Collins doesn’t mind if the Royals pitch around Murphy to face Cespedes.
”I like that. Get him up there with guys on.” Collins said. ”With one swing of the bat he can change the game, and I hope tonight is the night.”
Kansas City’s only change was the loss of its designated hitter, No. 5 batter Kendrys Morales.
New York left-hander Steven Matz will be sleeping in his childhood bed before making a Game 4 start Saturday. The 24-year-old Matz grew up about 50 miles from Citi Field – and Shea Stadium – on Long Island. The lifelong Mets fan says the trip takes about an hour and he’s been doing it much of his rookie season in the big leagues.

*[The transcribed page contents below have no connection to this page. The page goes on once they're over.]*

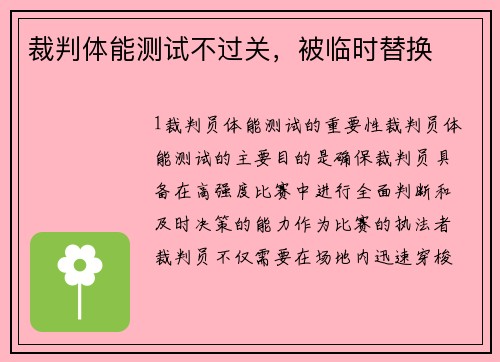 裁判体能测试不过关，被临时替换

1裁判员体能测试的重要性裁判员体能测试的主要目的是确保裁判员具备在高强度比赛中进行全面判断和及时决策的能力作为比赛的执法者裁判员不仅需要在场地内迅速穿梭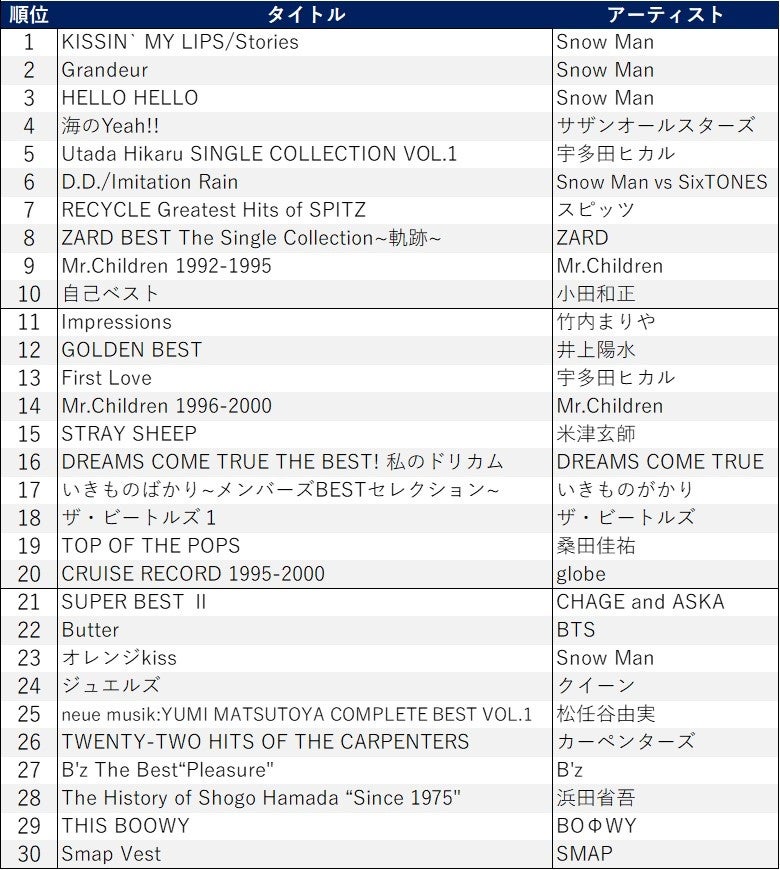 | 順位 | タイトル | アーティスト |
|---|---|---|
| 1 | KISSIN` MY LIPS/Stories | Snow Man |
| 2 | Grandeur | Snow Man |
| 3 | HELLO HELLO | Snow Man |
| 4 | 海のYeah!! | サザンオールスターズ |
| 5 | Utada Hikaru SINGLE COLLECTION VOL.1 | 宇多田ヒカル |
| 6 | D.D./Imitation Rain | Snow Man vs SixTONES |
| 7 | RECYCLE Greatest Hits of SPITZ | スピッツ |
| 8 | ZARD BEST The Single Collection~軌跡~ | ZARD |
| 9 | Mr.Children 1992-1995 | Mr.Children |
| 10 | 自己ベスト | 小田和正 |
| 11 | Impressions | 竹内まりや |
| 12 | GOLDEN BEST | 井上陽水 |
| 13 | First Love | 宇多田ヒカル |
| 14 | Mr.Children 1996-2000 | Mr.Children |
| 15 | STRAY SHEEP | 米津玄師 |
| 16 | DREAMS COME TRUE THE BEST! 私のドリカム | DREAMS COME TRUE |
| 17 | いきものばかり~メンバーズBESTセレクション~ | いきものがかり |
| 18 | ザ・ビートルズ 1 | ザ・ビートルズ |
| 19 | TOP OF THE POPS | 桑田佳祐 |
| 20 | CRUISE RECORD 1995-2000 | globe |
| 21 | SUPER BEST II | CHAGE and ASKA |
| 22 | Butter | BTS |
| 23 | オレンジkiss | Snow Man |
| 24 | ジュエルズ | クイーン |
| 25 | neue musik:YUMI MATSUTOYA COMPLETE BEST VOL.1 | 松任谷由実 |
| 26 | TWENTY-TWO HITS OF THE CARPENTERS | カーペンターズ |
| 27 | B'z The Best“Pleasure" | B'z |
| 28 | The History of Shogo Hamada “Since 1975" | 浜田省吾 |
| 29 | THIS BOOWY | BOΦWY |
| 30 | Smap Vest | SMAP |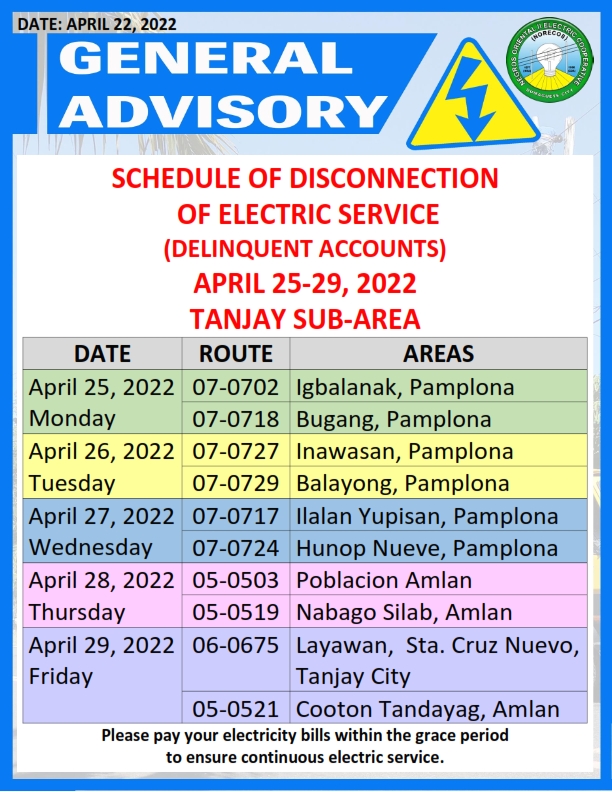 DATE: APRIL 22, 2022

GENERAL ADVISORY

NEGROS ORIENTAL II ELECTRIC COOPERATIVE (NORECO II) DUMAGUETE CITY

SCHEDULE OF DISCONNECTION OF ELECTRIC SERVICE (DELINQUENT ACCOUNTS) APRIL 25-29, 2022 TANJAY SUB-AREA

| DATE | ROUTE | AREAS |
|---|---|---|
| April 25, 2022 Monday | 07-0702 | Igbalanak, Pamplona |
| | 07-0718 | Bugang, Pamplona |
| April 26, 2022 Tuesday | 07-0727 | Inawasan, Pamplona |
| | 07-0729 | Balayong, Pamplona |
| April 27, 2022 Wednesday | 07-0717 | Ilalan Yupisan, Pamplona |
| | 07-0724 | Hunop Nueve, Pamplona |
| April 28, 2022 Thursday | 05-0503 | Poblacion Amlan |
| | 05-0519 | Nabago Silab, Amlan |
| April 29, 2022 Friday | 06-0675 | Layawan, Sta. Cruz Nuevo, Tanjay City |
| | 05-0521 | Cooton Tandayag, Amlan |

Please pay your electricity bills within the grace period to ensure continuous electric service.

”We’re on off hours, so there’s not much traffic. It’s not too terrible,” Matz said. ”It’s been pretty awesome to be able to do that.”
Living so close comes at a price, though. Matz is going to have a sizable cheering section at Citi Field.
”It’s the World Series, so tickets are pretty tight here,” Matz said. ”But there’s definitely going to be a huge amount of family members attending.”
Kansas will move a preseason exhibition basketball game if it appears the matchup could conflict with a World Series Game 7.
The Jayhawks are scheduled to play Pittsburg State on Wednesday at 8 p.m., a few minutes before a seventh game between the Royals and New York Mets would start. To minimize confusion, the basketball game would be shifted to the following night if the Series is extended to six games, ensuring a return to Kansas City.
”We love the roll the Royals are on, and we know that interest in this Series is sky-high in this area,” Jayhawks coach Bill Self said Friday. ”Many of our Jayhawk fans will want to attend or watch Game 7 next Wednesday, if it goes that far, and we don’t want them to have to make a choice.”